Fujitsu UK proudly points out on its website that it was one of the first companies to report on its gender pay gap, in 2017, since when, there has been a 44% reduction in the median gap to 10% and a 43% reduction in the mean to 9.6%. They have also published their first ever ethnicity pay gap, even though this is not a government mandated requirement. They also have a female Managing Director for the UK, a first I believe. She and the former UK MD and the head of Global Legal (both male) are the three board members – there are no Japanese board directors. In 2016 there were 6 people on the board, all male, one of whom was Japanese. The board in Japan has also undergone an overhaul, as have many Japanese boards, with the governance laws mandating them to appoint external directors. Fujitsu Japan has only two representative directors, both Japanese males, and 6 external directors, two of whom are female and one is an American male (albeit a fluent Japanese speaker and permanent resident in Japan). Fujitsu was a Nadeshiko brand in 2016, but not since.

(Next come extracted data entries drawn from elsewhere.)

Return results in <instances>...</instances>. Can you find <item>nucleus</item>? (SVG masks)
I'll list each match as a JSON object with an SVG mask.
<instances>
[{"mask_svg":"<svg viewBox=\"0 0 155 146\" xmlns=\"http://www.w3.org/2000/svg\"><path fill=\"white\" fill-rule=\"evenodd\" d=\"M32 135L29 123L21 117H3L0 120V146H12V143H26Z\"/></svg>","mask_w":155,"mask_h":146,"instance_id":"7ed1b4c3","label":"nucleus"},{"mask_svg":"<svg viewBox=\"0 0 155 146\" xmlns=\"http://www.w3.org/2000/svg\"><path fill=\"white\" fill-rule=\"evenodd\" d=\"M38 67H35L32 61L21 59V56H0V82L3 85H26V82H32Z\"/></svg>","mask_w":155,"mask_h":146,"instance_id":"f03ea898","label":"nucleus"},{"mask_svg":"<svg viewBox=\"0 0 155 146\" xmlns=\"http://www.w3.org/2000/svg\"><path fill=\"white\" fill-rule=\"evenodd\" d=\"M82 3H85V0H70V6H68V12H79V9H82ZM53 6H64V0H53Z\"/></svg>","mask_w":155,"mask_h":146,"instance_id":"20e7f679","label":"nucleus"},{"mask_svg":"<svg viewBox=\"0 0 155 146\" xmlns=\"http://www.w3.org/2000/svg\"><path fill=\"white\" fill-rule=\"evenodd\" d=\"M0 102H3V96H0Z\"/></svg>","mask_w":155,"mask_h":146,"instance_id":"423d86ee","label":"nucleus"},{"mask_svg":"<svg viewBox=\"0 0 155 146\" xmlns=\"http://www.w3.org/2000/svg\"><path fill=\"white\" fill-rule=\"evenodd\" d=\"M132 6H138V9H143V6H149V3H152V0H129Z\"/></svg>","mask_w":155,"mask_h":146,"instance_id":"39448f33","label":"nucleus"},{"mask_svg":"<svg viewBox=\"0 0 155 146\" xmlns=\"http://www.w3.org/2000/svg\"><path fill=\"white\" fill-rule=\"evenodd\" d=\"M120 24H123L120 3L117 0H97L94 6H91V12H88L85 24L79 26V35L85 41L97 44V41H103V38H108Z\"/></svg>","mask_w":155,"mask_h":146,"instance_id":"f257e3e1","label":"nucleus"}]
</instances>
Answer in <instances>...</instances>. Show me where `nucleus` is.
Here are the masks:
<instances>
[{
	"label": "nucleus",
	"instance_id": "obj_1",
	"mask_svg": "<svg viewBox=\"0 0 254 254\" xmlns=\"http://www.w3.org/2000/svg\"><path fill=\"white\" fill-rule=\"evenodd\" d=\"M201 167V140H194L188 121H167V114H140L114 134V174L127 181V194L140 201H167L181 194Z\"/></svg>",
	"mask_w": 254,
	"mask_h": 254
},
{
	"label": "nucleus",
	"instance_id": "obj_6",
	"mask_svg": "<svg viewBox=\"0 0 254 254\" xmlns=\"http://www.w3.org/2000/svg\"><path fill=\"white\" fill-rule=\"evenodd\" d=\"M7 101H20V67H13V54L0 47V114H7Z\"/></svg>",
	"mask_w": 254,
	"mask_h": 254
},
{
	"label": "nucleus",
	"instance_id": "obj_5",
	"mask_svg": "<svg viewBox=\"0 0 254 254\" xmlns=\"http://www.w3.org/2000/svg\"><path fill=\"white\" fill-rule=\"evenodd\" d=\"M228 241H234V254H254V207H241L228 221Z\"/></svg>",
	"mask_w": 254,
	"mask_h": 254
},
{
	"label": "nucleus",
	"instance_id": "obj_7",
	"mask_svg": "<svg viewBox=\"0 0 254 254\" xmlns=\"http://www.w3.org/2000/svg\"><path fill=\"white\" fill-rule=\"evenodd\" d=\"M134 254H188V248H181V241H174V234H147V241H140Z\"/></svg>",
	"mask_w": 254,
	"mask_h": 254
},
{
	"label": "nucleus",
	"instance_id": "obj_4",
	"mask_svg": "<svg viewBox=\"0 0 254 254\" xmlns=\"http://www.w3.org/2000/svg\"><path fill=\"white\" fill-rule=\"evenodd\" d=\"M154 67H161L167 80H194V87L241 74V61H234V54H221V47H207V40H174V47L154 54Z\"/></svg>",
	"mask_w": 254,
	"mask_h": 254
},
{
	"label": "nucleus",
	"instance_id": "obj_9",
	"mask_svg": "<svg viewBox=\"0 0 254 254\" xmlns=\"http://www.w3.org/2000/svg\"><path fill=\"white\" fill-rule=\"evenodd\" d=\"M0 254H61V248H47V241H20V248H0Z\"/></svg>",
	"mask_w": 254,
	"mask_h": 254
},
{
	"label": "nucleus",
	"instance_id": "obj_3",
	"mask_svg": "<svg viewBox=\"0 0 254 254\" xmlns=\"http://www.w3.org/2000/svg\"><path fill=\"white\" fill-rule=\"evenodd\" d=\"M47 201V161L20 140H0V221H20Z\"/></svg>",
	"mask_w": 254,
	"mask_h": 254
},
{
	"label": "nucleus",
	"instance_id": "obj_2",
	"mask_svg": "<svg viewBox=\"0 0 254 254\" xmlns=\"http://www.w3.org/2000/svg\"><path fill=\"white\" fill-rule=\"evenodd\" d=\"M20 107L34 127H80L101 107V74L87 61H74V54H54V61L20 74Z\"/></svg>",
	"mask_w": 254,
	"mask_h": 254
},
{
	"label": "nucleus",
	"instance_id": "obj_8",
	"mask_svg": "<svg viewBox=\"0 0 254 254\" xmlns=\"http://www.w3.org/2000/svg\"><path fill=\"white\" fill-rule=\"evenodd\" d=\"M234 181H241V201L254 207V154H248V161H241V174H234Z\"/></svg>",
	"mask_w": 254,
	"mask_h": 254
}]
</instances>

Daiwa Capital Markets Europe also recently appointed its first ever female CEO – who is dual nationality British/South African. There are nine members of the DCME board in the UK, five of whom are non executive directors and the majority of whom are not Japanese. Of the non-executive directors, 3 are female non-Japanese, 2 are male Japanese. The other three members of the board besides the CEO are one Japanese male in the UK, 1 Japanese male in Japan and one South African/British male in the UK, who is the Chair. The holding company for Daiwa Capital Markets Europe, Daiwa Securities, has been a Nadeshiko brand every year since 2013. Its gender pay gap in the UK is nonetheless quite high for 2021, above the financial institutions average of 32% for the mean, at 38.8% mean, 37.9% median. Perhaps this will change with the new CEO in place.
The services sector has rather different challenges to the automotive manufacturing sector both in Japan and in the UK. In Japan, only Toyota group member Aisin is a Nadeshiko brand in the transportation equipment category. Nissan points out that 92% of its 7,342 employees, across manufacturing, design, parts and sales and marketing in the UK are male. Looking at their gender pay gap numbers, it’s clear that there is a higher proportion of women in bonus attracting, presumably white collar jobs and middle management, and a higher percentage of men than women are in lower paid blue collar jobs. Nonetheless, a gender pay gap of 6.4% median and 8.7% mean was identified. The UK boards of both the manufacturing and the sales and marketing side are 100% non-Japanese in composition, but no female representation. Nissan was named as a Nadeshiko brand in 2017 but not since.
Presumably, as in previous years, the announcement of the FY2022 Nadeshiko brands will be made in March 2023. It will be interesting to see what has changed.
* Nadeshiko is a Japanese flower that is also native to northern Europe – “pink”, of course.